The study also has some limitations. This was a cross-sectional study collecting two data variables from the same period. Thus, only the association between the two variables could be determined and the cause-and-effect relationship could not, in principle, be deduced. However, as breastfeeding is often experienced by women in their 20s and 30s and OA increases on aging, it can be speculated that breastfeeding affects the onset of OA. A sensitivity analysis was additionally conducted on the older participants aged ≥60 years, who had longer duration of breastfeeding and higher prevalence of degenerative OA, and because of the epidemiological structure that prevalence increases for those aged ≥ 50 years, the sensitivity analysis itself, which is limited to those aged ≥ 60 years, may also have limitations.
The data used in this study were responses from self-administered questionnaires, and there could be individual response errors due to the nature of the survey.
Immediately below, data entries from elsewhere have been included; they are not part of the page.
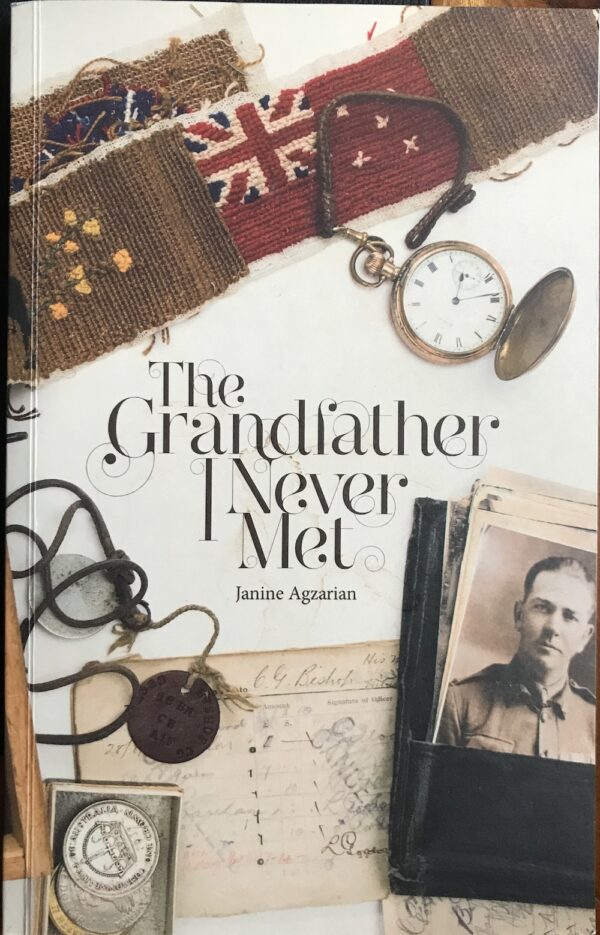 The Grandfather I Never Met Janine Agzarian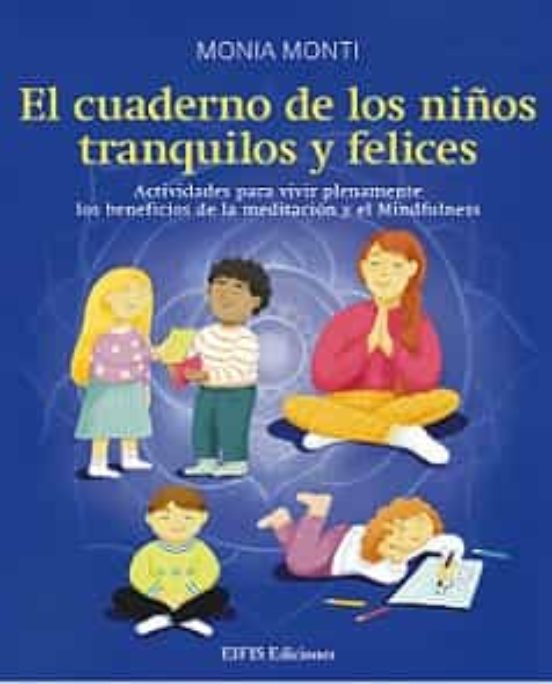 El Cuaderno De Los Niños Tranquilos Y Felices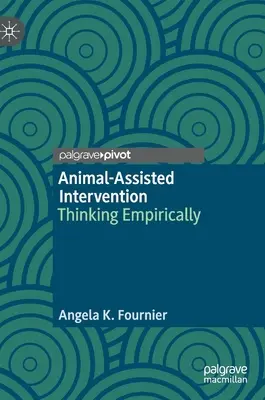 Intervencia s pomocou zvierat: Empirické myslenie - Animal-Assisted Intervention: Thinking Empirically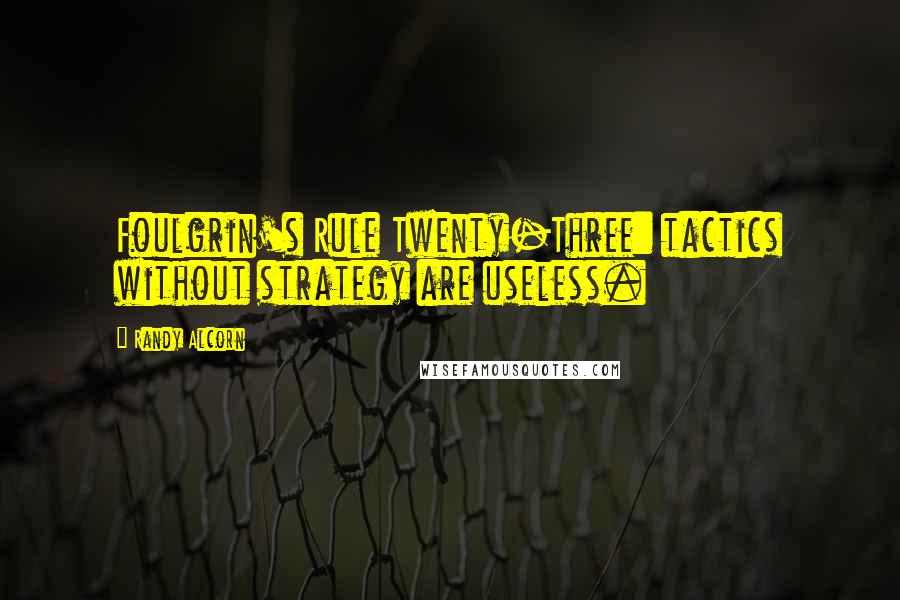 Randy Alcorn Quotes: Foulgrin's Rule Twenty-Three: tactics without strategy are useless.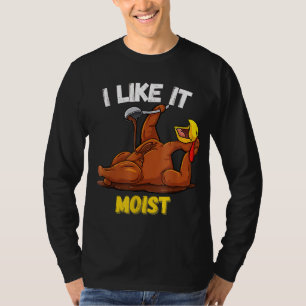 Funny Turkey I like it Moise Erntedank Dinner F T-Shirt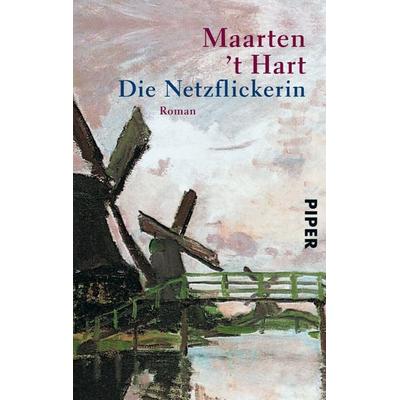 Die Netzflickerin, Taschenbuch von Maarten 't Hart, Piper Taschenbuch, 978-3-492-22800-8
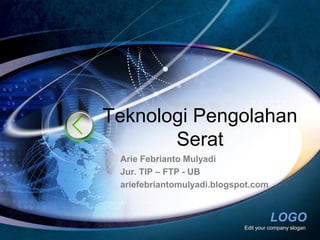 LOGO
Edit your company slogan
Teknologi Pengolahan
Serat
Arie Febrianto Mulyadi
Jur. TIP – FTP - UB
ariefebriantomulyadi.blogspot.com
 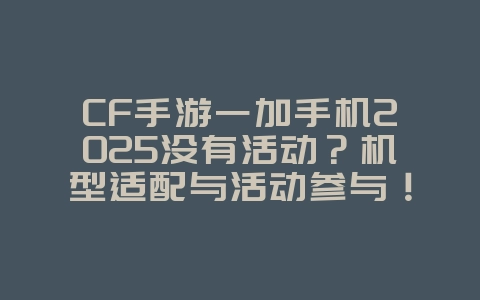 CF手游一加手机2025没有活动？机型适配与活动参与！_游戏资讯_36397绿色下载网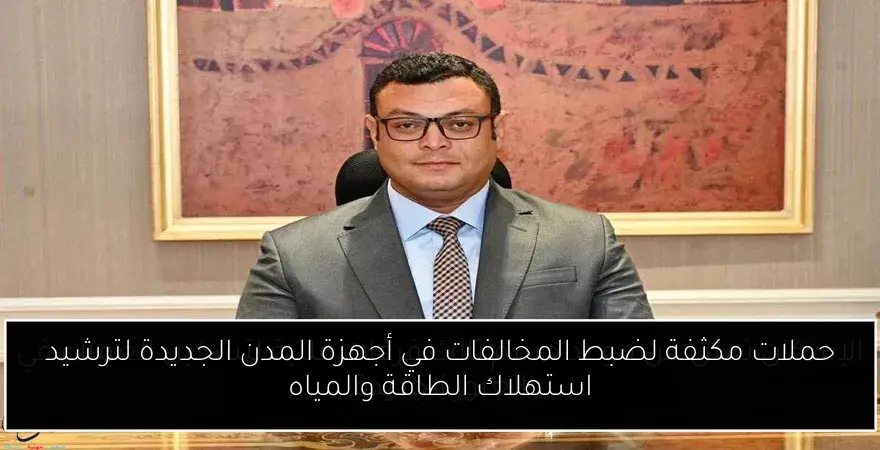 حملات مكثفة لضبط المخالفات في أجهزة المدن الجديدة لترشيد استهلاك الطاقة والمياه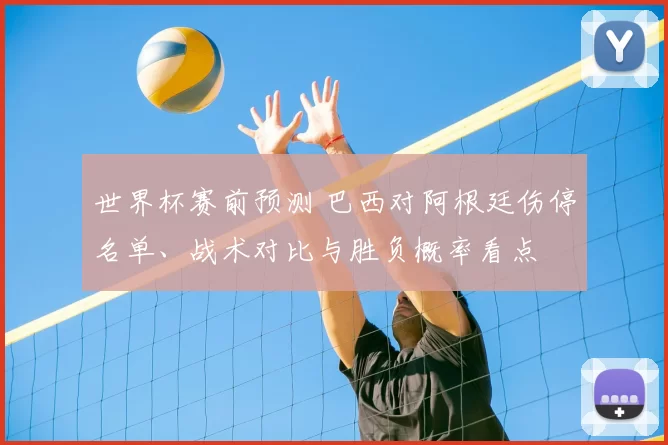 世界杯赛前预测 巴西对阿根廷伤停名单、战术对比与胜负概率看点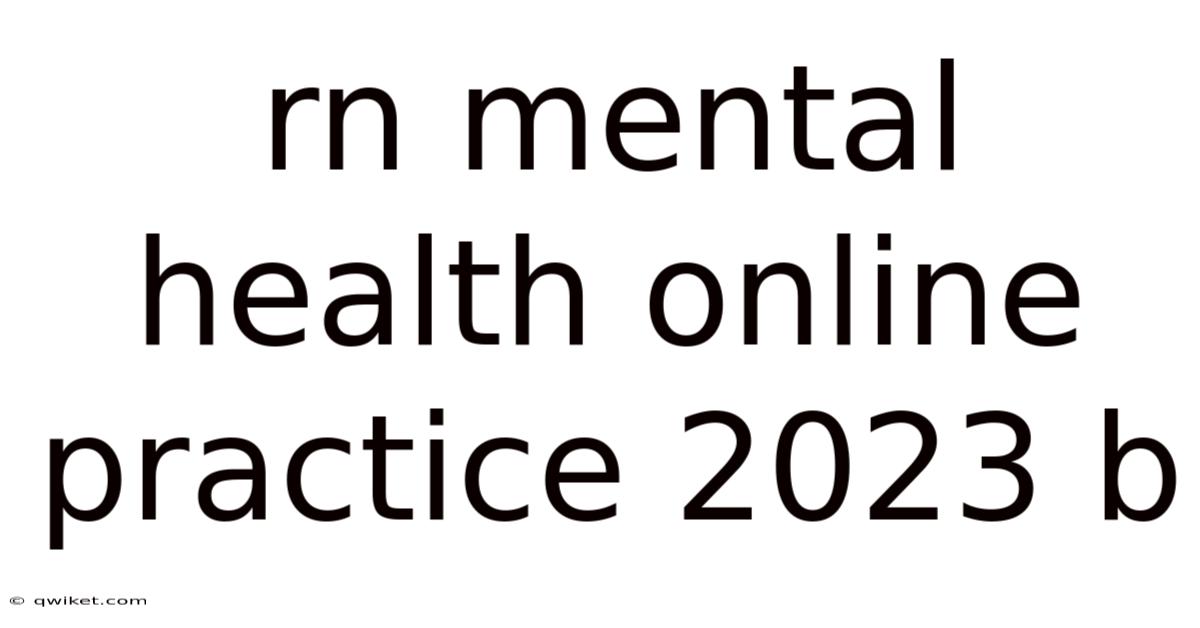 Rn Mental Health Online Practice 2023 B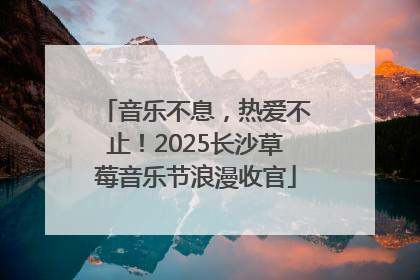 音乐不息，热爱不止！2025长沙草莓音乐节浪漫收官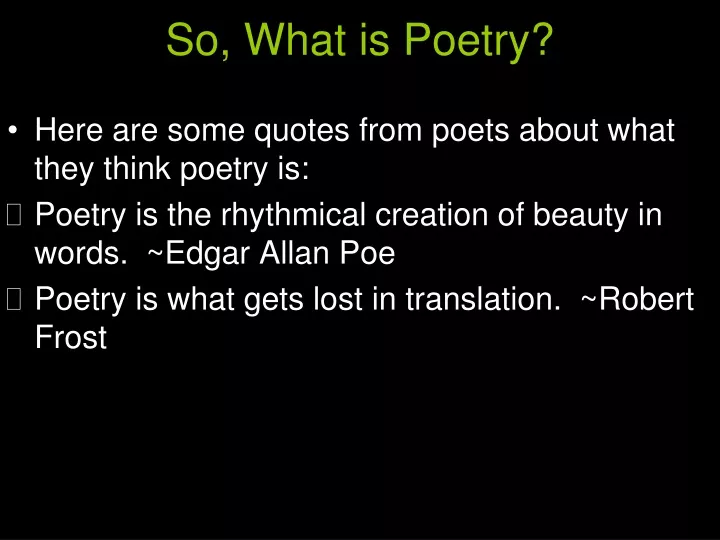 so what is poetry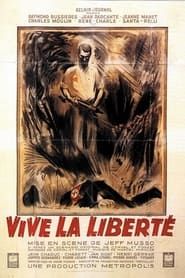 Vive la liberté (1946)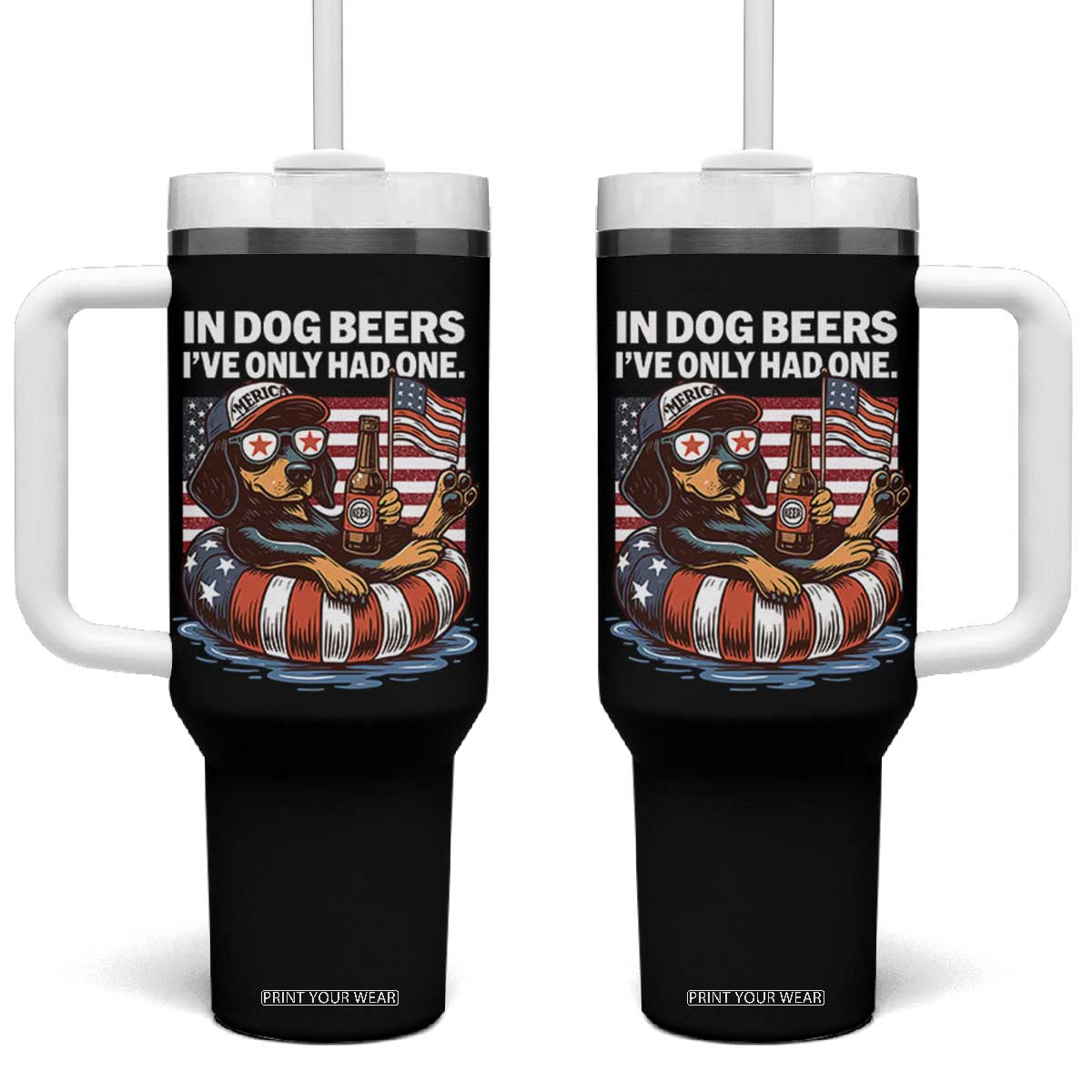 Funny In Dog Beers I've Only Had One Tumbler With Handle 4th Of July Drinking Dachshund Beer American Flag TS11 One Size: 40 oz Black Print Your Wear
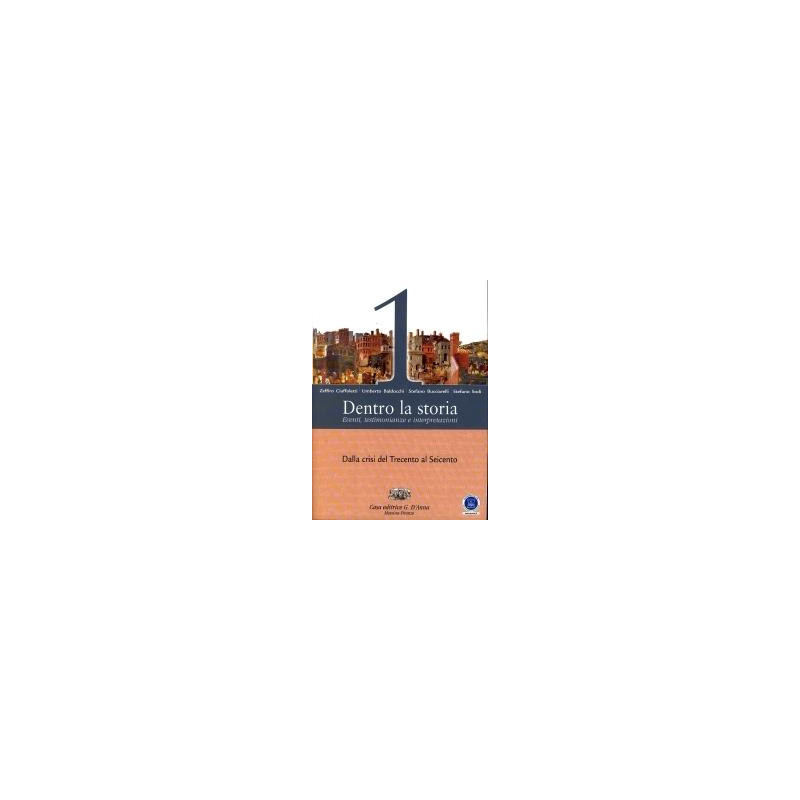 dentro-la-storia---eventi-testimonianze-e-interpretazioni-dalla-crisi-del-trecento-al-seicento-vol dentro-la-storia---eventi-testimonianze-e-interpretazioni-dalla-crisi-del-trecento-al-seicento-vol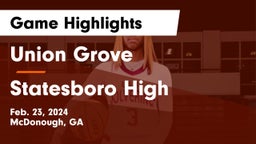Union Grove  vs Statesboro High Game Highlights - Feb. 23, 2024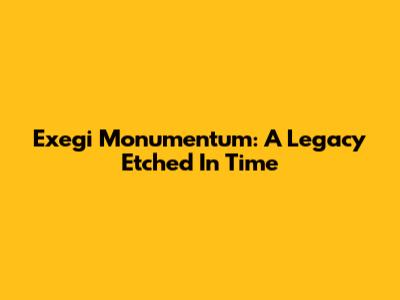 Exegi Monumentum: A Legacy Etched In Time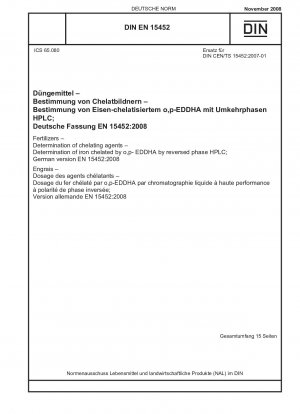 Düngemittel – Bestimmung von Chelatbildnern – Bestimmung von durch o,p-EDDHA chelatisiertem Eisen mittels Umkehrphasen-HPLC; Deutsche Fassung EN 15452:2008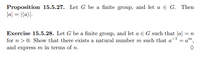 Proposition 15.5.27. Let G be a finite group, and let a e G. Then
la| = |(a}\.
Exercise 15.5.28. Let G be a finite group, and let a e G such that |a| = n
for n > 0. Show that there exists a natural number m such that a- = a",
and express m in terms of n.
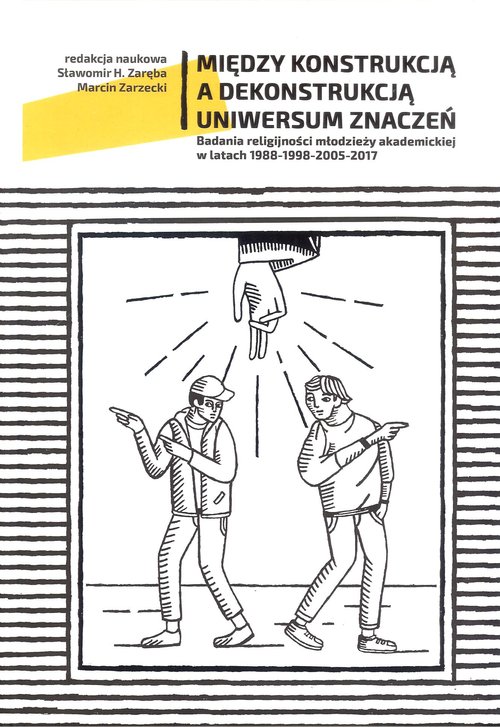 Image of Między konstrukcją a dekonstrukcją Uniwersum znaczeń Badania religijności młodzieży akademickiej w latach 1988-1998-2005-2017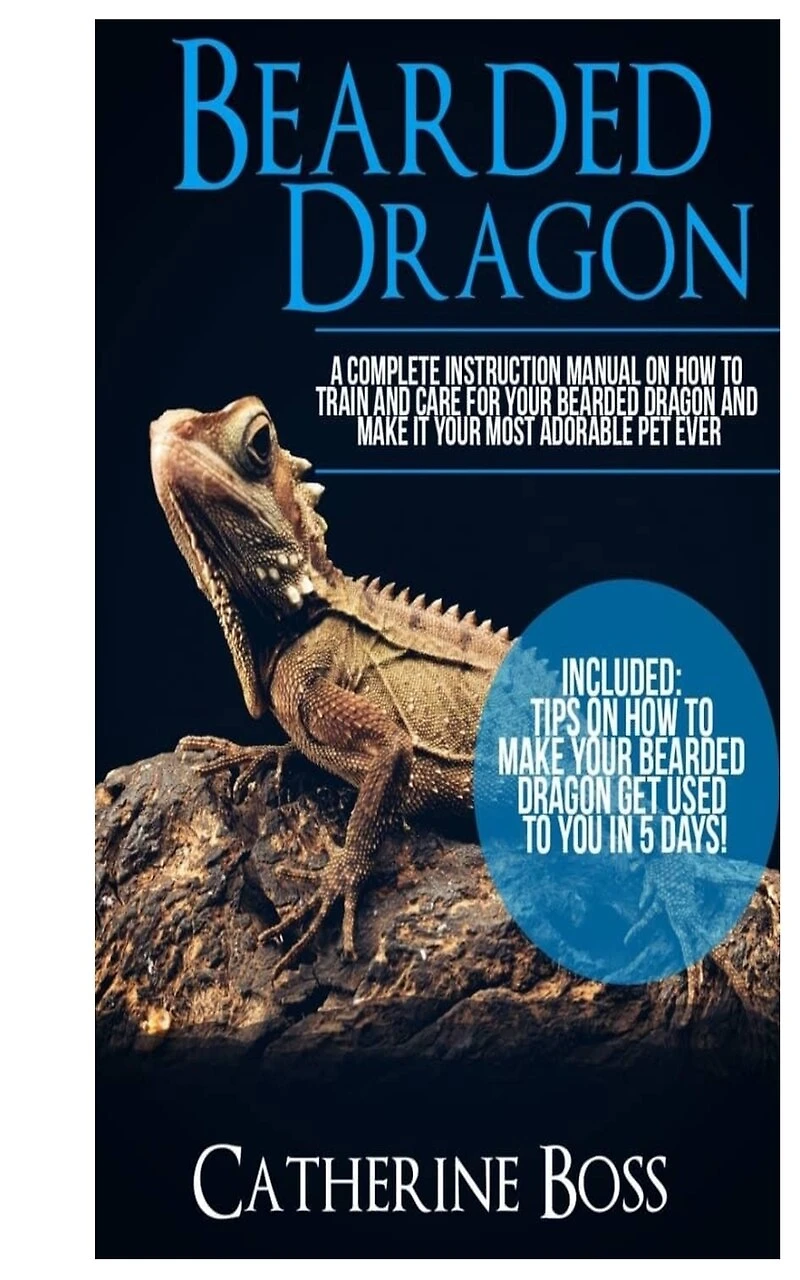 Bearded Dragon: A Complete Instruction Manual On How To Train And Care For Your Bearded Dragon And Make It Your Most Adorable Pet Ever Included: Tips On How To Make Your Bearded Dragon Get Used To You In 5 Days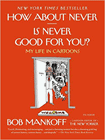 Amazon.com order for
How About Never - Is Never Good For You?
by Bob Mankoff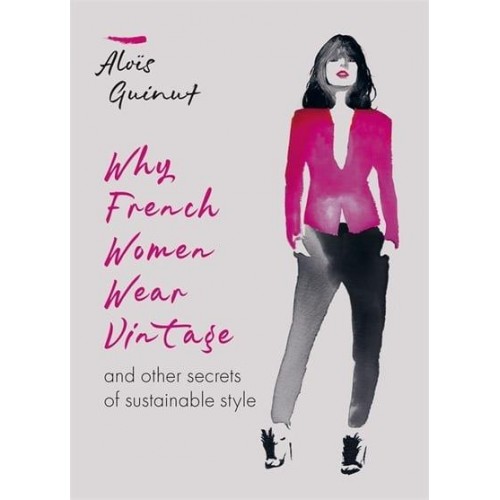 Why French Women Wear Vintage and Other Secrets of Sustainable Style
Additionally, as the study participants were women aged ≥50 years, their memory of breastfeeding from decades ago might have been biased. The social atmosphere that encourages breastfeeding may cause a socially desirable response (SDR) bias in which the memory is biased or exaggerated as if they had breastfed even for women with no experience of breastfeeding or those with short-term breastfeeding, and this bias must be considered in the analysis of the results . However, in this survey, health behavior items such as smoking, alcohol consumption, physical activity, and breastfeeding were surveyed in a self-administered form, not in interview form, and the content of the questions was also written in a fact-oriented manner excluding value judgment. Therefore, it may be expected that SDR bias was minimized in the survey .
Individual differences in the subjective perception of joint pain may have also existed. Using the response in the survey, it was defined that “If the subject has felt the pain for 30 days or longer in the last 3 months, the person has joint pain.” This is a characteristic of studies utilizing the KNHANES database, and there is a limitation of not being able to reflect the various levels of pain intensity and frequency of the total population.
Despite the findings of this study, breastfeeding has species-specific superiority as a source of nutrients and immune factors that existing breastmilk substitutes cannot surpass, and it has the effect of formation of attachment between mother and infants and preventing long-term and short-term disease. Therefore, breastfeeding should not be excluded unconditionally as a result of this study, and additional research should be undertaken carefully in other cultures and races.